Forse ricorderete come molto spesso Rinpoche dicesse, specialmente a quegli studenti che come me lo seguivano da venti o trent’anni, che eravamo diventati un po’ come gli shravakas. Nell’Hinayana ‘shravaka’ significa ‘ascoltare’ ma ovviamente non significa ascoltare e non praticare. Questo non può essere. La radice del significato di questa parola deriva dal fatto che i discepoli erano sempre intorno al Buddha, ascoltandolo e ricevendo tutto il tempo i suoi insegnamenti. Ed è questo che alcuni di noi ha fatto per quaranta, trenta, venti, dieci anni o uno solo, dipende da ciascuno. Siamo tutti diversi. Ma il tempo di essere shravaka è storia, è finito.
Ora ci troviamo in una situazione diversa e dobbiamo essere pienamente responsabili per noi stessi. Dopo la morte di Rinpoche alcuni erano molto tristi o sotto shock domandandosi chi sarebbe stato il suo successore. E questa idea non va bene sin dall’inizio. Se abbiamo un’impresa o un’organizzazione mondiale allora c’è bisogno di un successore, qualcuno che si occupi dell’azienda altrimenti non funziona più. In Tibet funziona così e i monasteri hanno bisogno di successori altrimenti l’economia dei monasteri crolla. È così anche qui per la Comunità, qualcuno dice che i soci si sono dimezzati rispetto all’anno scorso e ne sono sorti molti problemi. Dobbiamo pensarci bene. È questo il punto principale, la ragione per cui seguiamo l’insegnamento Dzogchen? Non lo è. L’insegnemento Dzogchen significa che ognuno di noi può essere il successore di Rinpoche se applica e realizza il suo insegnamento, come molti semi in un campo, così come Rinpoche ha fatto con centinaia di persone al mondo. Poi dipende dalle cause secondarie, dal tempo, dall’acqua, da questo genere di cose. Ognuno di noi segue il proprio sentiero ma andiamo tutti nella stessa direzione.
Penso sia molto importante che tutta la Comunità rimanga unita, che cerchiamo sempre di essere presenti e consapevoli della nostra situazione. Nel Vajrayana si dice che quando riceviamo un potenziamento diventa come un serpente che entra in un tubo (entrando da una o dall’altra estremità, cioé liberazione e stati inferiori). Perché? Perche in generale dopo aver ricevuto l’iniziazione Vajrayana dobbiamo seguire tutti i samaya, i nostri impegni, a costo della nostra vita. Questo vale anche per noi – abbiamo un samaya importante, essere presenti e consapevoli. In generale nello Dzogchen su un piano intellettuale abbiamo quattro samaya. I quattro samaya significano continuare nello stato della presenza istantanea. Questo è il samaya principale ma se non siamo consapevoli almeno cerchiamo di essere presenti. Questo lo possiamo fare tutti. Se siamo presenti perché siamo consapevoli della situazione allora è impossibile non sapere se facciamo qualcosa di sbagliato.

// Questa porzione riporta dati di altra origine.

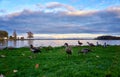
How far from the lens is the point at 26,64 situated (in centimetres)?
1945

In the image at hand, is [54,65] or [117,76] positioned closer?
[117,76]

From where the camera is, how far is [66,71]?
16.0 meters

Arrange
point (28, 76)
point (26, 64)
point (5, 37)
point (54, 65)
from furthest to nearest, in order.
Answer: point (5, 37), point (26, 64), point (54, 65), point (28, 76)

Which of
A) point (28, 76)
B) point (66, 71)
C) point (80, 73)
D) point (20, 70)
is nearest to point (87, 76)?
point (80, 73)

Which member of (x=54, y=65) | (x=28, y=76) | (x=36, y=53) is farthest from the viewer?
(x=36, y=53)

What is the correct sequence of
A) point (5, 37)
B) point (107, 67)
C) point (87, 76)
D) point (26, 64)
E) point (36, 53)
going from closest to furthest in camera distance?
1. point (87, 76)
2. point (107, 67)
3. point (26, 64)
4. point (36, 53)
5. point (5, 37)

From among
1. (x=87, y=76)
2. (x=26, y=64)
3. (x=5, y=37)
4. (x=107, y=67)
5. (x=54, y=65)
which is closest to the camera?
(x=87, y=76)

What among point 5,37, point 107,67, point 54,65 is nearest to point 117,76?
point 107,67

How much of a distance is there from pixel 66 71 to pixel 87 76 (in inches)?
60.5

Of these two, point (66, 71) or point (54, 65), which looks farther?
point (54, 65)

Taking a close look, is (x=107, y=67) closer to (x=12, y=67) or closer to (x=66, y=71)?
(x=66, y=71)

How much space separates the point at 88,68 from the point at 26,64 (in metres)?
5.26

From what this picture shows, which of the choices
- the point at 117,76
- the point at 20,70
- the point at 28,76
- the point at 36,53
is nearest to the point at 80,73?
the point at 117,76

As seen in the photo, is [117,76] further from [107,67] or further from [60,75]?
[60,75]
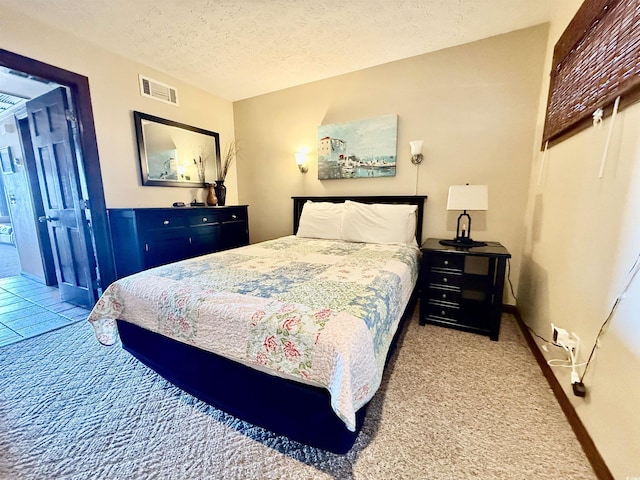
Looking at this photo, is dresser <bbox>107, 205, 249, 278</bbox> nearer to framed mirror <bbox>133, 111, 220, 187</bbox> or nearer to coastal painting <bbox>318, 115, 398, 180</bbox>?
framed mirror <bbox>133, 111, 220, 187</bbox>

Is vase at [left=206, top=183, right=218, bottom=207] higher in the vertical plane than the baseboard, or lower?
higher

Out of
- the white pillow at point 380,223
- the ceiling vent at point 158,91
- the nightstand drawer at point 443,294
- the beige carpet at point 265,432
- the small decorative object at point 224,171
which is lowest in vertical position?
the beige carpet at point 265,432

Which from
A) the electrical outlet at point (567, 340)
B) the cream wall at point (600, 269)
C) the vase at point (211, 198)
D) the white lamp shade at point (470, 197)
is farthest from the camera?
the vase at point (211, 198)

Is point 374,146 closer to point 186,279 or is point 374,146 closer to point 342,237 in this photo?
point 342,237

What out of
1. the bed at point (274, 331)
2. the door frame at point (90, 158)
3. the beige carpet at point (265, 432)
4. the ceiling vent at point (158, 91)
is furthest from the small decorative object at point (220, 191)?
the beige carpet at point (265, 432)

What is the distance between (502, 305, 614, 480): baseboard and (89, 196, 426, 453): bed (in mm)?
905

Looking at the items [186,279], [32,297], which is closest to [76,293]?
[32,297]

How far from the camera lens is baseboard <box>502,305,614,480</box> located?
102 cm

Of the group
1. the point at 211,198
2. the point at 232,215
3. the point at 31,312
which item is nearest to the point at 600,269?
the point at 232,215

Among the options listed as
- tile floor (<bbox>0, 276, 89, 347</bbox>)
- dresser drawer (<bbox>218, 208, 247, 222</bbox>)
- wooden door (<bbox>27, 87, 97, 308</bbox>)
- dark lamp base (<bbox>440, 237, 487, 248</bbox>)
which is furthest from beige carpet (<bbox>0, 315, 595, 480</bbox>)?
dresser drawer (<bbox>218, 208, 247, 222</bbox>)

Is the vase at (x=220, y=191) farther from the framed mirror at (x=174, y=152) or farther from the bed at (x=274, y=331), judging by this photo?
the bed at (x=274, y=331)

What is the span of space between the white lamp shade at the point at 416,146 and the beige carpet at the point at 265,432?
6.48 feet

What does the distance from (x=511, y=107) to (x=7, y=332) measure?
4986mm

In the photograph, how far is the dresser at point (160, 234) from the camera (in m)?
2.45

Nello Dzogchen parliamo di auto liberazione. Per esempio l’invocazione di Samantabhadra spiega la base, la via e il frutto di ciascuno dei Sei Loka e la via è sempre spiegata come auto liberazione. Questo significa aver allenato molto la nostra mente. Forse se abbiamo capacità inferiori dobbiamo iniziare con la fissazione, con lo shine (zhi gnas), per poi lentamente acquisire sufficiente capacità. Se per esempio sorge l’ira – qualcuno mi provoca, diciamo che sono il marito e che mia moglie mi provoca – mi arrabbio e le rispondo e litigo con lei. Se l’ira è già presente non è possibile in quel momento auto liberarsi. L’auto liberazione avviene prima che sorga l’ira come emozione. Dobbiamo lavorare sulla radice di quell’energia che si può manifestare come rabbia e questo non è affatto facile. Per questo la liberazione è spiegata in diversi livelli chiamati Cherdrol, Shardrol, Rangdrol, e non sono affatto facili. Quindi se non siamo al livello dell’auto liberazione è estremamente importante lavorare al livello più facile per noi. Così, per esempio, se mia moglie mi provoca, sono presente in quel momento a quello che succede, anche se l’ira un po’ sorge la controllo pensando che se ora mi arrabbio finirei per risponderle con male parole, litigherei e il risultato sarebbe negativo. Sarebbe inutile.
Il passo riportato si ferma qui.